▸ TO DO
1. Name each company that the article on Virginia Tech's green roof study says contributed to the project, and give what each one provided.
2. In the article on Virginia Tech's green roof study, recast the paragraph beginning "Green roofs have been shown" as a short bulleted list that keeps its main facts.
3. Carry on the article about Virginia Tech's green roof runoff study, starting right after its last sentence.

--- PAGE ---

(Phys.org) -- A research team in the College of Architecture and Urban Studies at Virginia Tech has released early results of an experimental study testing the effects of green roofs on controlling urban runoff.
Using 8-by-8-foot elevated platforms, the team found that green roofs reduced and slowed runoff during the first five months of the two-year project. The platforms for the experiment were installed at the universitys Research and Demonstration Facility by students and volunteers from Systems Construction LLC.
We want to determine the effectiveness of various depths and types of green roofing systems, said Elizabeth Grant, assistant professor of architecture and lead investigator for the project. Our goal is to help architects more accurately predict the benefits of these systems and begin to support a healthy equilibrium between natural and manmade storm drainage systems.
Green roofs have been shown to lessen the force of stormwater runoff and reduce combined sewer overflows because their vegetation and soil act a sponge, absorbing and filtering water that would normally plunge down gutters and wash through polluted urban streets, flood and erode rural areas, and threaten to pollute waterways. Green roofs also produce shade and help cool buildings, which is especially beneficial in urban areas where building materials retain heat.
Grants study compares roof runoff rates from the plywood platforms covered with white reflective thermoplastic roof membranes donated by GAF Materials Corporation and three different depths of modular green roof covering: 6 inches (referred to as Deep), 4.25 inches (Standard), and 2.5 inches (Lite). The study also includes a platform that contains a 4.25-inch depth of growing medium but no plants (Medium-only) as well as a control platform. The LiveRoof brand modules were donated by Riverbend Nursery in Riner, Va.

--- DATA ---

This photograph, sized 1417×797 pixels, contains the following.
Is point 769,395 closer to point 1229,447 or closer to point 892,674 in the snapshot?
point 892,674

---

▸ PER-TASK OUTPUTS
1.
- Systems Construction LLC: its volunteers, along with students, installed the platforms at the university's Research and Demonstration Facility.
- GAF Materials Corporation: donated the white reflective thermoplastic roof membranes.
- Riverbend Nursery in Riner, Va.: donated the LiveRoof brand modules.

2.
- Green roofs lessen the force of stormwater runoff and reduce combined sewer overflows.
- Their vegetation and soil act as a sponge. They absorb and filter water that would otherwise run down gutters, wash through polluted urban streets, flood and erode rural areas, and threaten to pollute waterways.
- They provide shade and help cool buildings. This is especially useful in urban areas, where building materials retain heat.

3.
A weather station was installed to record air temperature, relative humidity, radiation, wind speed and direction, and rainfall. During the test period, 49 storms were recorded.
Results showed the Deep, Standard, Lite, and Medium-only platforms retained more rainfall than the control platform, and in general, the deeper systems exhibited more retention capacity than the shallower systems. The study also found that the total rainfall volume of the storm affected the retention properties of the test roofs, with more retention capacity as a percentage of rainfall exhibited in lighter storms than in heavier storms.
Other early findings concluded that depth and other properties of the growing medium may be as critical as the presence or absence of vegetation to reducing storm water runoff and that vegetated platforms and the Medium-only platform retained 90 percent or more of the rainfall for the light and medium storms.
It was only in the heavy storms that the performance of the vegetated and medium-only platforms began to decline considerably, Grant said.
In the coming months, Grant and her research team will continue collecting data on the effects of various types of green roof modules on reduction of runoff and will also examine more thoroughly how weather variables affect runoff delay.
Green roofs continue to be a promising means to integrate natural and built environments, Grant said. But before designing these systems, architects need to be able to answer the question, How well do they work?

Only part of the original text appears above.